The acquisition of wisdom. In the things I write, and in the things we publish at byFaith, we’ll cultivate and appeal to a desire for wisdom.
What new cultural good do you most hope to create?
Most immediately, a third novel. This one, thematically, deals with giftedness and what the possession of a gift/talent both implies and costs.
Book reviews that encourage people to wallow in printed, bound, ink-and-paper books. I hope to persuade people, and especially Christians, to enlarge their view of the world and, as C.S. Lewis suggested, to perceive it through others’ windows.
More and better podcasts on byFaithonline.com. In the Reformed community, we have so many smart and able communicators. I’d like to provide a venue to make their wisdom widely available.
“What will you seek to condemn, critique, copy, and consume?”
Condemn: Economic policy and practice that discourages innovation, production, and entrepreneurship. The overuse and improper use of media that make us shallow, unthinking, and uncritical. Christians’ failure to pursue wisdom.
Critique: Really good books. The always-shifting emphases in the mission, purpose, and philosophy of the Church. Civic life, especially of Christians, and the transformation of attitudes toward political and civic engagement. Business practice/philosophy, from a Christian/Calvinist/Kuyperian perspective.
Copy: I’d like to substitute the word imitate. For a writer/editor, “copy” carries some dangerous connotations. I want to imitate Willie Morris, Pat Conroy, Robert Inman, Barbara Kingsolver, and Rick Bragg. These are a handful of the writers who, to me, have a startling command of the language’s rhythm. Before I write anything, I read one of them. I ingest their work, hoping to make it an elemental part of me.
Consume: Good books. Better wine.
Do you think there are particular cultural practices that most or even all Christians should prioritize in 2010?

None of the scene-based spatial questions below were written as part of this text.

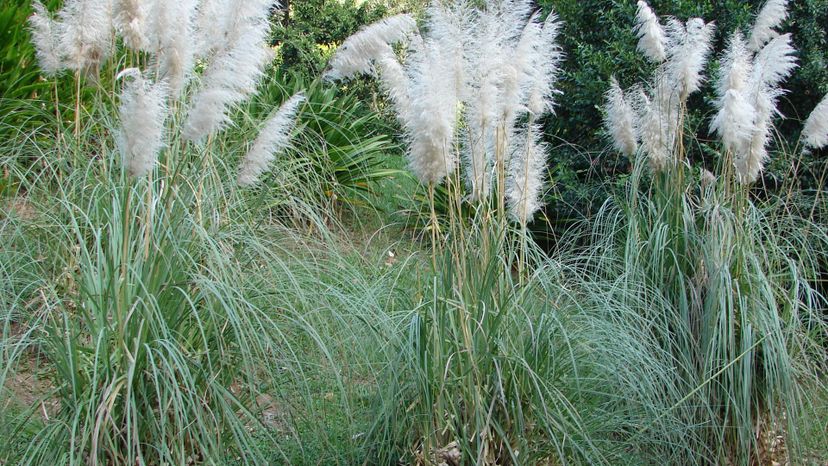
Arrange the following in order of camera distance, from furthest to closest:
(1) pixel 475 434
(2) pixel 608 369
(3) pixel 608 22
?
(3) pixel 608 22 → (2) pixel 608 369 → (1) pixel 475 434

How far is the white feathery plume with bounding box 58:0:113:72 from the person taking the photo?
15.7ft

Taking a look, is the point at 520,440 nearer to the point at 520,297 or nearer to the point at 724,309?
the point at 520,297

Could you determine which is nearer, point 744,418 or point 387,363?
point 387,363

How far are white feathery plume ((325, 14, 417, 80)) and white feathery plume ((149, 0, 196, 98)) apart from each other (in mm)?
808

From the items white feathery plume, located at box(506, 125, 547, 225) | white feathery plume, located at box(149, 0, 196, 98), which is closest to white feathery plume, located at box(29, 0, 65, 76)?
white feathery plume, located at box(149, 0, 196, 98)

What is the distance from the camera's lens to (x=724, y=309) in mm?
4508

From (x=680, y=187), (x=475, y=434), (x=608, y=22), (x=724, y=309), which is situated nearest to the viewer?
(x=475, y=434)

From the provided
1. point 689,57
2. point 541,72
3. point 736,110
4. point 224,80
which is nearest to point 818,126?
point 736,110

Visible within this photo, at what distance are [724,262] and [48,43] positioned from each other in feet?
12.8

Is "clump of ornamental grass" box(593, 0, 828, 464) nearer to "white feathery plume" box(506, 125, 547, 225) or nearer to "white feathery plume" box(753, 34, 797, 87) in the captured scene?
"white feathery plume" box(753, 34, 797, 87)

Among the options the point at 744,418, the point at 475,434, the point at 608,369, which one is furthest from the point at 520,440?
the point at 744,418

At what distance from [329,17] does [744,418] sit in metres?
9.98

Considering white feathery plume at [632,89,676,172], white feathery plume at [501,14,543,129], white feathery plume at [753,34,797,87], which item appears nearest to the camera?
white feathery plume at [501,14,543,129]

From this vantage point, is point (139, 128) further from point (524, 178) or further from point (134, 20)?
point (524, 178)
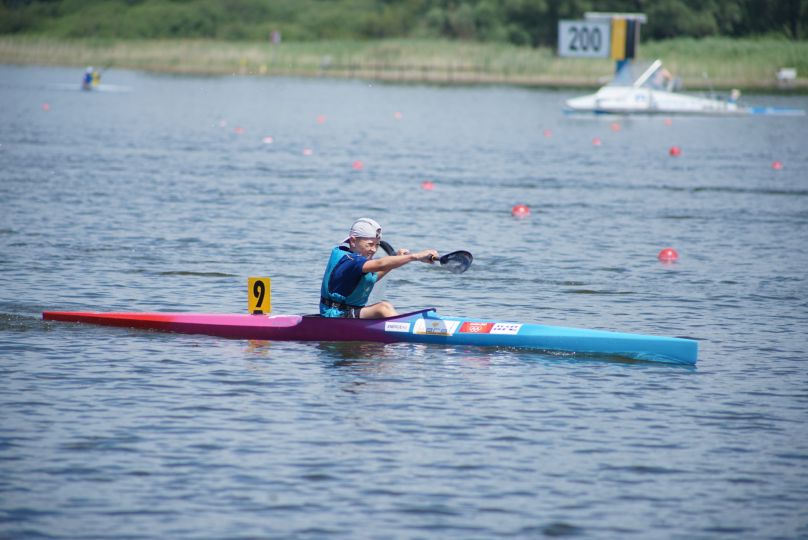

Most Christians, I suspect, are involved in business. And we’re all, at least in North America, an integral part of the market economy. In response to the abuses we’ve seen recently, all Christians need to be a visible and bold force for the redemption of commercial enterprise. Because we love our neighbours, because we care for the poor, because we have a heart for mercy and justice—we need to create products and services that, in turn, create wealth. And we need to do it, as far as fallen creatures are able, without the contaminating effects of sin.
Are there cultural goods in our surrounding culture that demand an urgent response from all Christians?
The U.S. healthcare system will demand our response. One way or another, it’s going to change. I think that we, informed by the Bible’s teaching, would like to have a hand/voice in that makeover.
Social (and other) media demand a response from us. Here’s an instance, I think, where Christians have jumped on a cultural bandwagon. Social media surely have a place and a purpose, but I’d like to see us bring reflection, discernment, and wisdom to their use.
Are there needs for freshly made culture that demand to be met by all Christians?
Yes, if we’re here, there must be a need for fresh culture. And all Christians will create some sliver of it according to how God’s equipped them. Specifically, from an editor/writer’s perch, I’m optimistic about the creation of literature. I can’t shake the feeling that the world is ripe for a new generation of Flannery O’Connors, Walker Percys, Graham Greenes, Lewises and Tolkiens. That we, armed with talent and a biblical worldview, might offer the world fiction that is, as O’Connor liked to say, “a plunge into reality.” That we might wrest control from authors who have no hope to offer, and provide, through imaginative stories, a glimpse of what ought to be.